今のアフリカのニジェールのことを考えてたら、昔ミニシアターで観た「ルムンバの叫び」を思い出してしまいました。
この映画に関連して、藤永茂さんのことを遅まきながら知りました。
福島原発事故で、原発や核開発のことを調べてましたら、遅まきながら藤永さんのブログに突き当たり、「カタンガのウランが広島の空に」を繰り返し読み返しています。そしてサンジェーのことも。
原爆の日の本日、午後9時〜nhkスペシャルで
「原子爆弾極秘記録
知られざるウラン争奪 謎のウラン商人が暗躍」
が放送されるそうです。
藤永茂さんのブログを愛読してる者にとっては、
当たり前、何を今さらの感じがしますが
どんな内容なるやら

このことをお知らせしたくて、コメントいたしました。まだまだ暑い日が続きますがご自愛下さい。
NHKスペシャル (藤永茂)
2023-08-06 12:48:02
どんどん様
お知らせ有り難うございました。
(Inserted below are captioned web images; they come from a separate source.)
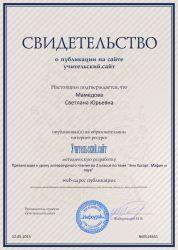 b_250_250_16777215_00_images_Mamedova17.jpg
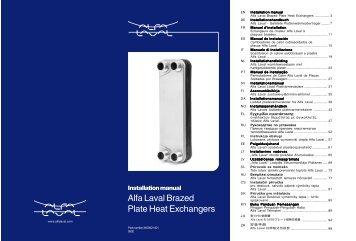 Инструкция по эксплуатации альфа лаваль фото Кожухотрубный жидкостный ресивер ONDA RL 80 Елец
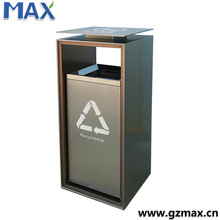 Hotel gate metal garbage can or shopping malls dustbin guangzhou MAX waste bin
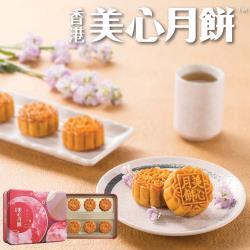 香港美心月餅 豐年美月禮盒x1盒(6入/盒,附提袋)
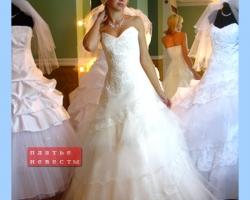Невеста в платье фотография выбор_10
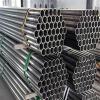 供应金鼎管业(多图)、热交换器焊管、热交换器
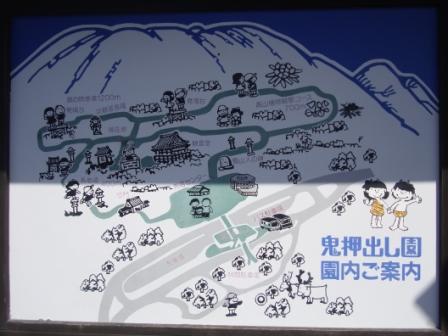 鬼押出公園 01.JPG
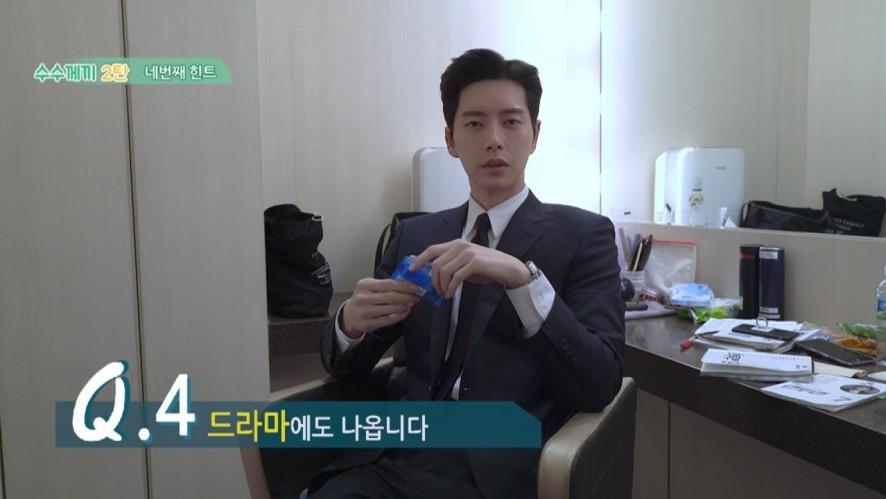 CLUB Jin's 신년맞이 이벤트 '박해진과 함께 하는 일곱고개~<7Weeks, 7Hint!!>' 영상 힌트 네 번째 공개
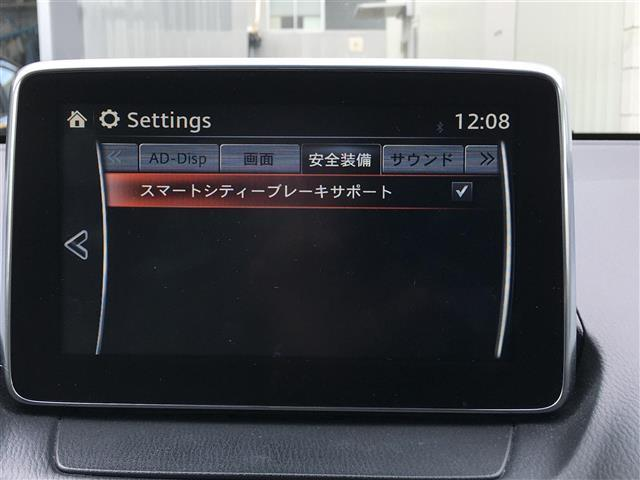 XDツーリング Lパッケージ ・スマートシティーブレーキサポート・純正ナビ/フルセグ/DVD/CD/BT・バックカメラ・クルーズコントロール・スマートキー2本・ヘッドアップディスプレイ・ETC(3枚目)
今夜しっかりと視聴します。
原爆の子 (大橋晴夫)
2024-04-14 13:05:21
ブログ記事二つ(2024.04.11.と2023.08.06.)を読み直したところ、いま一つの映画を思い出しました。映画をあまり見ない私には、外務省により圧力をかけられた原爆映画としか記憶がなかったのですが、それは新藤兼人監督による「原爆の子」と題する映画でした。「ひろしま」とも縁のある映画でした。ウイキペデイアによると「原爆の子」は現在もヨーロッパでたびたび上映されており、アメリカでは1995年(平成7年)にカリフォルニア州の大学の博物館で、2011年(平成23年)にはニューヨーク市ブルックリン区で上映された、とあります。